Assuming you have Docker, Docker Compose, and Git installed, building and running the pipeline is trivial:
git clone https://gitlab.hltcoe.jhu.edu/lippincott/docker-nltk.git
cd docker-nltk
docker-compose build --force-rm
docker-compose up
Now, you should have the top-level analytic listening on port 9090.
The file scripts/concrete_annotator_client.py
implements the Client aspect of the Annotator interface, and can be used to connect to the pipeline:
python scripts/concrete_annotator_client.py -p 9090
This will let you enter text, run it through the pipeline, and print out any named entities that were found:
Write some text > John went to Philadelphia. While there, he met Sue.
GSP Philadelphia
PERSON John
PERSON Sue
Note this isn't showing the full annotated communication, which now has sentence, token, part-of-speech, and named-entity information (this would be an ugly object) but you could easily modify scripts/concrete_annotator_client.py
to see it. Or to run in batch mode over a database of communications. Or...
This is a tremendously simple example: each container is actually the same Docker image, just running different server code. This is because the analytics are all the default solutions from NLTK, and so the dependencies are identical. However, since the analytics are decoupled, it would be easy to swap in a different e.g. part-of-speech tagger analytic that uses the same tag inventory.

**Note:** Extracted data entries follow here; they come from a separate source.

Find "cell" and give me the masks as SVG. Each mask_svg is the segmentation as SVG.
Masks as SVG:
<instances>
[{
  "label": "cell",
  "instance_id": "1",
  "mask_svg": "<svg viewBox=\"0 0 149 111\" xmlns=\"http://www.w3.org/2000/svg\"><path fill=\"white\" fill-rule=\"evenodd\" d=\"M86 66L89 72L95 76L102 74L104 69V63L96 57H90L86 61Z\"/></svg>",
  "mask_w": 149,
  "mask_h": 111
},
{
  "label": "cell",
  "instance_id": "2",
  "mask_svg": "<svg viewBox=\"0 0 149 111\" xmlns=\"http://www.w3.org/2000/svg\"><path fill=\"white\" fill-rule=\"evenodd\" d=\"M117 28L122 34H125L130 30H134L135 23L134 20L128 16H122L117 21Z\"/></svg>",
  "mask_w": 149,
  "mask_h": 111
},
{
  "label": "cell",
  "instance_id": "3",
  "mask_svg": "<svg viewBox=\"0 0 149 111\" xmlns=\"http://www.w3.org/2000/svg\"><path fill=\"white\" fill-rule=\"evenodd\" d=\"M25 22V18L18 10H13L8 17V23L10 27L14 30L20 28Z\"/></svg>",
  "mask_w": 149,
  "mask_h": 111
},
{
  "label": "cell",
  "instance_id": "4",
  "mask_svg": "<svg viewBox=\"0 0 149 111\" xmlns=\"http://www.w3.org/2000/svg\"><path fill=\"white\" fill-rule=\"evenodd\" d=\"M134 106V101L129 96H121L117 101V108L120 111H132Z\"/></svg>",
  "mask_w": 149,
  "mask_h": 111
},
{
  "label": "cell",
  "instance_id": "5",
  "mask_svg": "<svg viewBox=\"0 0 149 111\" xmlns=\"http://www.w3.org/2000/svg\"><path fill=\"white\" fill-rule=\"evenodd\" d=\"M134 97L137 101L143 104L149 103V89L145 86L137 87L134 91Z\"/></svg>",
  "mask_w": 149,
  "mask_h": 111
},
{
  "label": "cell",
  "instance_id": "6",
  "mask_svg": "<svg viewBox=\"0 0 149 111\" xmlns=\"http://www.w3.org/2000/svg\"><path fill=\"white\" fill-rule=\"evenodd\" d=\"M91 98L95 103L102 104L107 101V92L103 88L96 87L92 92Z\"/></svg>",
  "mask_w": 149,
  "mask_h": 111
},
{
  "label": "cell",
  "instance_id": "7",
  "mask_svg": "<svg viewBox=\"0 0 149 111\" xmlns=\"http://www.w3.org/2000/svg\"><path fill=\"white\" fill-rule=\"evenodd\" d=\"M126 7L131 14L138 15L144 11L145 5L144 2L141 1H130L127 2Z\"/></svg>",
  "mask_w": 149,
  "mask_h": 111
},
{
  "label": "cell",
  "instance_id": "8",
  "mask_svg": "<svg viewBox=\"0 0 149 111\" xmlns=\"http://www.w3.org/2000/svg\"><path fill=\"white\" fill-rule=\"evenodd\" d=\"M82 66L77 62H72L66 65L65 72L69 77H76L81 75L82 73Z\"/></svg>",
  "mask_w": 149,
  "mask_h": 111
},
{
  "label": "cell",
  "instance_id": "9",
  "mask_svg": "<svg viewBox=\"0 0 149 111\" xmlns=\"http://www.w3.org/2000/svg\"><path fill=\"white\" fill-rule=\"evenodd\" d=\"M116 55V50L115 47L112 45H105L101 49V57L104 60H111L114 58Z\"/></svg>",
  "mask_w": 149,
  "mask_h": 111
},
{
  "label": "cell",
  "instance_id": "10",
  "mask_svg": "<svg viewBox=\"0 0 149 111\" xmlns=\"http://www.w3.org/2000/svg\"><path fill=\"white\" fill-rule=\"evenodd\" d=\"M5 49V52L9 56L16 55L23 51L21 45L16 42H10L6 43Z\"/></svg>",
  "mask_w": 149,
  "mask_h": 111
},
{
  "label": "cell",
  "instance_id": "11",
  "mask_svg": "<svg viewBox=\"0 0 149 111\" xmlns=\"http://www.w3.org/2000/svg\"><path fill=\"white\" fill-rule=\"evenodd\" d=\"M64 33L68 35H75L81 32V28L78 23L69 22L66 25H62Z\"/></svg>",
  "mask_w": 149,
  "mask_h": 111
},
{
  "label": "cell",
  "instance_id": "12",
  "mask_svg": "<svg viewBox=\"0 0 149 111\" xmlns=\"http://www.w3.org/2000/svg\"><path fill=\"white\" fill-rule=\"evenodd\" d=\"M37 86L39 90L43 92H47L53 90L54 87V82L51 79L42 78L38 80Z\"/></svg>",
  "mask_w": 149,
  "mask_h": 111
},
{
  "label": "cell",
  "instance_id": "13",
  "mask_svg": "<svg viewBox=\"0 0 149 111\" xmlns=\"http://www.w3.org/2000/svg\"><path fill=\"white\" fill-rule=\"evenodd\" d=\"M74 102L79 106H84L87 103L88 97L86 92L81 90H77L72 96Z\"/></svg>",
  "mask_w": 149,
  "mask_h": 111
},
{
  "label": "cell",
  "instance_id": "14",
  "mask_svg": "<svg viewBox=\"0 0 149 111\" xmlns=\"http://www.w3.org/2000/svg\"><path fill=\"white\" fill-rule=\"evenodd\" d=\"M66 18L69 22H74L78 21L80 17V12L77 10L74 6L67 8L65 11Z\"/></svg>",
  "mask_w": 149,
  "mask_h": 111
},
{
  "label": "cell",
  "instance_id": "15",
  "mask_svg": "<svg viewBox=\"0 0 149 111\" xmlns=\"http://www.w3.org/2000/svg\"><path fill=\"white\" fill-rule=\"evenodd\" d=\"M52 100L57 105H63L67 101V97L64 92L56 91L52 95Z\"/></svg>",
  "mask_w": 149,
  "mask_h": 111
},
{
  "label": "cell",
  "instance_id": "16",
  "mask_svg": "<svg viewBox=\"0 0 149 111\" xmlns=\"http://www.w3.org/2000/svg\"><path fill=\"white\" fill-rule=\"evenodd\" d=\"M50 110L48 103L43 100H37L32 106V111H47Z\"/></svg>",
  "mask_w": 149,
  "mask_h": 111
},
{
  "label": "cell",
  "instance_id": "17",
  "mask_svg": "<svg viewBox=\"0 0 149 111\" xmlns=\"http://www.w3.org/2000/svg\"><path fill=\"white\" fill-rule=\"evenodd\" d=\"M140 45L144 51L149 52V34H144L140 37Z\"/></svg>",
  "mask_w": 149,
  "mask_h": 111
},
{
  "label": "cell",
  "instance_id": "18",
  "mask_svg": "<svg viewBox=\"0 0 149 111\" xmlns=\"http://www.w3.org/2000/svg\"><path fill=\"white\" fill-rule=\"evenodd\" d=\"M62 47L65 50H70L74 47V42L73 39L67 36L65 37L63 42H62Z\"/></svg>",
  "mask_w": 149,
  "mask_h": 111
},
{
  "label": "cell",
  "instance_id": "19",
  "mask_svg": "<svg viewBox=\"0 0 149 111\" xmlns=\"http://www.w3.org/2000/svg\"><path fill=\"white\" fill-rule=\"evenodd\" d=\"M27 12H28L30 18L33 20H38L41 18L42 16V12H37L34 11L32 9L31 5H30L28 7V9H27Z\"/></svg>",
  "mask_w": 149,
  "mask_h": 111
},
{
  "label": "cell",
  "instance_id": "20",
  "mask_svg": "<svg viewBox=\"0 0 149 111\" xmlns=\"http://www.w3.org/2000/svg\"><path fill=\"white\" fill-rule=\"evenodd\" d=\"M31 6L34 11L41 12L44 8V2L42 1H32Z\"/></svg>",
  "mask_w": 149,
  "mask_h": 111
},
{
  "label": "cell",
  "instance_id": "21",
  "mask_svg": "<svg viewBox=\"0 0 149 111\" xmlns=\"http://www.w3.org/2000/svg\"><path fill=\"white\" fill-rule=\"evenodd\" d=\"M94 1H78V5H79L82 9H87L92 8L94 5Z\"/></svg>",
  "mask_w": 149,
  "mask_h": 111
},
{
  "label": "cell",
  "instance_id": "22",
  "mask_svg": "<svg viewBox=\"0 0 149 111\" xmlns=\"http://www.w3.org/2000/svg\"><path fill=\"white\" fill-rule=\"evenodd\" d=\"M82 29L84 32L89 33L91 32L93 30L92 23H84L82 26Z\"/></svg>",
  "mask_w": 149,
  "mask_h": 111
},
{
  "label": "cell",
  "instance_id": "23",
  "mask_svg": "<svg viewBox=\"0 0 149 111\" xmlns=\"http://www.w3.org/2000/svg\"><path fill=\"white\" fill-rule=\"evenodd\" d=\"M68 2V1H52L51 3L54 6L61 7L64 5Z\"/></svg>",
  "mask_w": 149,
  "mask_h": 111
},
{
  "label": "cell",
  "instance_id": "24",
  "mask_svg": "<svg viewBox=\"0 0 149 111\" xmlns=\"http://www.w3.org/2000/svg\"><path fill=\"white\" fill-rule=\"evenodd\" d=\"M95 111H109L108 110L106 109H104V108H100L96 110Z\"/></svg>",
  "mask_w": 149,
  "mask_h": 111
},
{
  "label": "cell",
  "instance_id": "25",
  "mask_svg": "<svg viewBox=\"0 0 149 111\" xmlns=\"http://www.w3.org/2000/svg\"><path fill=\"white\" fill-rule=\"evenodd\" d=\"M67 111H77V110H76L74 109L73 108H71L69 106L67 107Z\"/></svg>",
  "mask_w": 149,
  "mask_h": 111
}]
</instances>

The code for each analytic server (in the scripts/
directory) has a ton of duplication that could be factored out. However, if your analytics were more diverse, this would be less the case: for example, in this pipeline none of the analytic servers need to be passed any arguments or model paths, but real-life analytics will need more involved initialization, might need special data manipulation, etc. At the end of the day though, the Annotator interface is all the end-user should need to understand.